Am Korpus werden die Saiten von einer modernen Brücke namens „Metalcraft M5“ aufgenommen, deren Form ein wenig an ETS-Modelle erinnert. Sie bietet die üblichen Einstellmöglichkeiten für Intonation und Saitenlage. Zudem lassen sich die Saiten wahlweise von hinten einhängen oder durch den Korpus führen – bei unserem Testbass ist die String-Through-Body-Variante umgesetzt. Der GB Fusion 5 ist ab Werk übrigens mit D’Addario EXL170-5SL Nickelsaiten bespannt.
Mit welchen Pickups und welcher Elektronik wird der Cort GB-Fusion 5 ABB bestückt?
Laut eigenen Aussagen blickt Cort bereits auf jahrzehntelange Erfahrung im Wickeln von Pickups zurück. Dementsprechend stammen auch die beiden Singlecoils aus eigener Fertigung. Sie hören auf die Bezeichnung „Voiced Tone VTB-ST“ und sollen den robusten Sound von Vintage-Singlecoils mit moderner Transparenz und Artikulation verbinden – große Worte, mehr dazu im Praxisteil.
Die beiden Einspuler geben ihr Signal an eine aktive Elektronik weiter, die den Bass mit einem Dreiband-EQ ausstattet. Zur Klangregelung stehen ein Lautstärkeregler, ein Balance-Regler sowie die drei EQ-Potis für Bässe, Mitten und Höhen zur Verfügung.

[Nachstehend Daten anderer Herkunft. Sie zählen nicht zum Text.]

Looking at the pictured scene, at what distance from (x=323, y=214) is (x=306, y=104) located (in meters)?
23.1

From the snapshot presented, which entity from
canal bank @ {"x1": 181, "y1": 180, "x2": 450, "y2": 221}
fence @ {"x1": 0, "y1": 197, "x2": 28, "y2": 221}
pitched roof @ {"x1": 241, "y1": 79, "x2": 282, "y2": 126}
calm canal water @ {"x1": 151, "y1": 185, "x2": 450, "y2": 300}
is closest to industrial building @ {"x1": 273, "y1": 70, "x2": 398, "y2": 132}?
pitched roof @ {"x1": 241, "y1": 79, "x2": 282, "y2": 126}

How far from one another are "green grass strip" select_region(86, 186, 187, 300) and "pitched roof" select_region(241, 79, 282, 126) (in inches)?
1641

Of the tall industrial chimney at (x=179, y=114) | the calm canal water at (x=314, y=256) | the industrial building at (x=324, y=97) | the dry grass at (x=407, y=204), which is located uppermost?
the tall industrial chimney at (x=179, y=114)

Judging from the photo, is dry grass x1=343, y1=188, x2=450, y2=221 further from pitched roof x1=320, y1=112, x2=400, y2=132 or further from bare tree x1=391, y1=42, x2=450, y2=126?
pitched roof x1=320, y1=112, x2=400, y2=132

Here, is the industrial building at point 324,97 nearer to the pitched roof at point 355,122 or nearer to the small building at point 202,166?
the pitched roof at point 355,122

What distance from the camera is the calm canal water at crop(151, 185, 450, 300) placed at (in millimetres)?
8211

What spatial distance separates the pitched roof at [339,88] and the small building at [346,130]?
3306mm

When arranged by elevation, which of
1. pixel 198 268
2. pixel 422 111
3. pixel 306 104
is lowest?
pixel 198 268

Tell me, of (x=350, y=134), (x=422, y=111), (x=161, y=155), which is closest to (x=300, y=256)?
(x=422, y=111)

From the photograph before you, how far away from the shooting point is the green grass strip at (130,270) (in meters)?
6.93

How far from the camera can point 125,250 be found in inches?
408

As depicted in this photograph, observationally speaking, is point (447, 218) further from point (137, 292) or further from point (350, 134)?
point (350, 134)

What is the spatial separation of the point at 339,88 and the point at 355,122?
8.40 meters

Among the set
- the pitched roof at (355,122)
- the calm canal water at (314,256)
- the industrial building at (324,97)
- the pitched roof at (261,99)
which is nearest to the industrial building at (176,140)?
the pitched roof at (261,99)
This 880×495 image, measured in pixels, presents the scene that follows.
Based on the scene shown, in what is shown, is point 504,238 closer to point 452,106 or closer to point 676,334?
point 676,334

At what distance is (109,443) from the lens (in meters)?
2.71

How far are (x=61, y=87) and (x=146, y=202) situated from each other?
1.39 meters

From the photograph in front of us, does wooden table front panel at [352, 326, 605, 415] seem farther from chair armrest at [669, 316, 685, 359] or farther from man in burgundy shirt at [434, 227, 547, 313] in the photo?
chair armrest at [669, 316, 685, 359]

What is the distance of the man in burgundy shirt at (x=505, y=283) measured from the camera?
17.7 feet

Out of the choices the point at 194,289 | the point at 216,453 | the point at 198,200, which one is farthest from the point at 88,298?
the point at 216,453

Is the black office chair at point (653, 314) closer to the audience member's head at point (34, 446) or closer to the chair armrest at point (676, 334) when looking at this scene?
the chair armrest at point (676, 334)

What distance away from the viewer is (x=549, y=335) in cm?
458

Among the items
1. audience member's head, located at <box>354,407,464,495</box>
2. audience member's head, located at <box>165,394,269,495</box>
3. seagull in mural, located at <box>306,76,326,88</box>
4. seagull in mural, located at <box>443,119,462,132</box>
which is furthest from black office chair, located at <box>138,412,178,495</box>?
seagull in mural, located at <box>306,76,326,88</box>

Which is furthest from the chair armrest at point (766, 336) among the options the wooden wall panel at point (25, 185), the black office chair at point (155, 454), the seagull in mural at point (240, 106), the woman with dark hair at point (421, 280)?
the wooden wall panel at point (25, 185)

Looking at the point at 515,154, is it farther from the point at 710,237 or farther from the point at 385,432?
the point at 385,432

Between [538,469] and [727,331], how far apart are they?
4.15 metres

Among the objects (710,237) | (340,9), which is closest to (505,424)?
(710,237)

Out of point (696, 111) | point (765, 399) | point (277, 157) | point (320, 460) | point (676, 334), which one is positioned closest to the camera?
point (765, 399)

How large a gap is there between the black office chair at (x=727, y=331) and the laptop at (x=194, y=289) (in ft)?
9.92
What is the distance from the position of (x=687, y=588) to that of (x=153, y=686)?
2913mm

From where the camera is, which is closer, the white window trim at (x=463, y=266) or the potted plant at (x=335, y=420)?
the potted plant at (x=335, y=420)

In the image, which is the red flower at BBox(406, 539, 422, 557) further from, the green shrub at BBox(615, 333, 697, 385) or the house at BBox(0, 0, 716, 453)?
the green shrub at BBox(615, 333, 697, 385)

Der Volume-Regler ist zudem mit einer Push/Pull-Funktion ausgestattet und ermöglicht bei Bedarf den Wechsel in den passiven Betrieb. Für den aktiven Betrieb wird eine 9-Volt-Batterie benötigt, die in einem Fach mit Klappdeckel auf der Rückseite sitzt.
Was gehört zum Lieferumfang des Cort GB-Fusion 5 ABB?
Wie wir sehen, ist der Cort GB-Fusion 5 für einen Fünfsaiter dieser Preisklasse hervorragend ausgestattet, und Cort zeigt sich auch beim Zubehör spendabel. Zum Lieferumfang gehört nämlich eine schicke Gigbag, in der sich der Bass samt Zubehör wie Kabel oder Stimmgerät transportieren lässt.
Die Tasche ist allerdings nur leicht gepolstert, was für den Weg zur Probe oder zur Musikschule völlig in Ordnung ist. Wer eine professionellere Lösung braucht, sollte hier noch ein paar Euro in eine stabilere Tasche oder einen Koffer investieren.